The rest of the budget package will comprise increases to the allocations of Government departments. They have presented their initial requests for funding increases to Donohoe’s department. They are predictably over the top, following the usual negotiating tactic of demanding the sun, moon and stars before settling for a smaller selection of celestial bodies. It means that Donohoe is fielding demands for more than three times the amount of money he has to spend. He briefed his Cabinet colleagues on Wednesday on the aggregate of their requests for additional funding so far.

He told them that the tab for their spending demands was running at about €3 billion.

"This year, we will spend about €55.8 billion," he told The Irish Times this week. "And the plan for next year is that we'll go from €55.8 billion to €57.6 billion.

“That’s an increase of €1.8 billion which, in percentage terms, is an increase of about 3 per cent, versus a year ago.”

However, half of this is already allocated – “approximately €900 million to meet the effects of demographics in our schools, to honour the commitments that we have under Lansdowne Road for next year, and then to honour additional commitments that we will have in capital [spending] for next year,” Donohoe explains.

“So, that then means we have approximately €850-€860 million in which new policy choices can be made. The split of that, at the moment, is that we have approximately €600 million available for new policy initiatives for current spending next year and we have €250 million for policy choices in capital spending for next year.

“And, out of those figures, we have already chosen to allocate approximately €200 million to fund commitments in the housing action plan.”

Donohoe says he can meet only “a fraction” of the demands he faces. This is a matter of political choice, certainly; but it is also a matter of arithmetic, and of law.

European rules

Finance ministers are now constrained by European budget rules which form part of domestic law. Official sources say there is some wriggle room on these, but not a whole lot.

Donohoe has nothing like the freedom that, say, Brian Cowen or Charlie McCreevy had when it came to spending plans. Back then, of course, public spending increases of 10 per cent a year and beyond were not unusual. That brought short-term political gain, but sowed the seeds of disaster. When the banking and property crash happened, the public finances collapsed. Years of painful cutbacks to public spending programmes and tax hikes followed.

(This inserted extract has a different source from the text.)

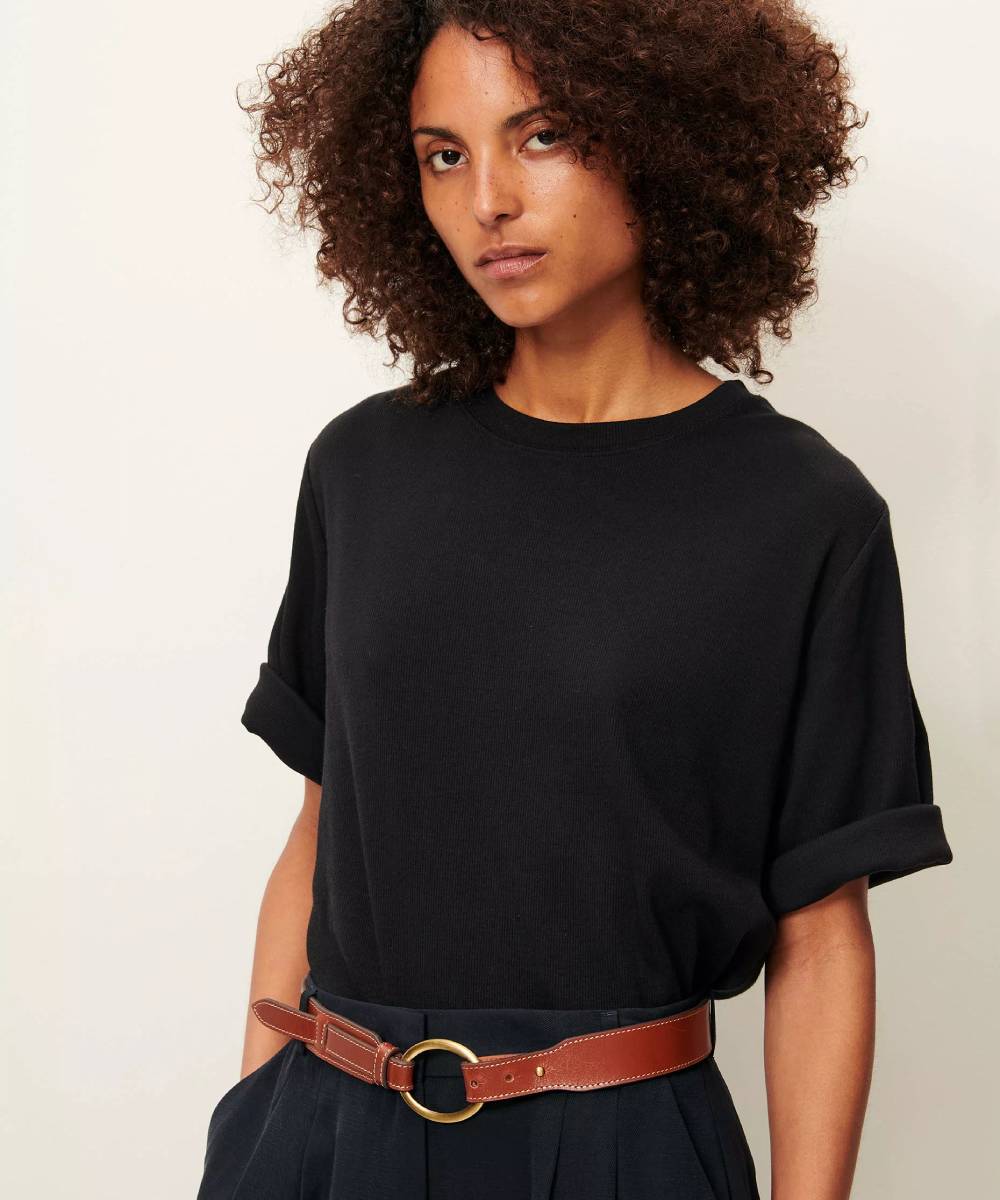 Imagen de modelo llevando una camiseta negra, acanalada, con mangas holgadas y con dobladillo. La Folie Santander.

Donohoe describes defending the austerity measures as his “defining experience” as a TD. The Minister reiterates, again and again, the lesson he takes from the crash and the era of austerity that followed it: “The unfunded or unaffordable spending increase of today is the savage cutback of tomorrow. . . And I’m not going down that path again.”

That will require him to say “no” to most of his colleagues for most of what they want – and to justify his choices to the public. To justify tax cuts, while spending budgets remain tightly controlled. To justify public sector pay increases, while services remain inadequate in many areas. To justify spending in one area, and not another.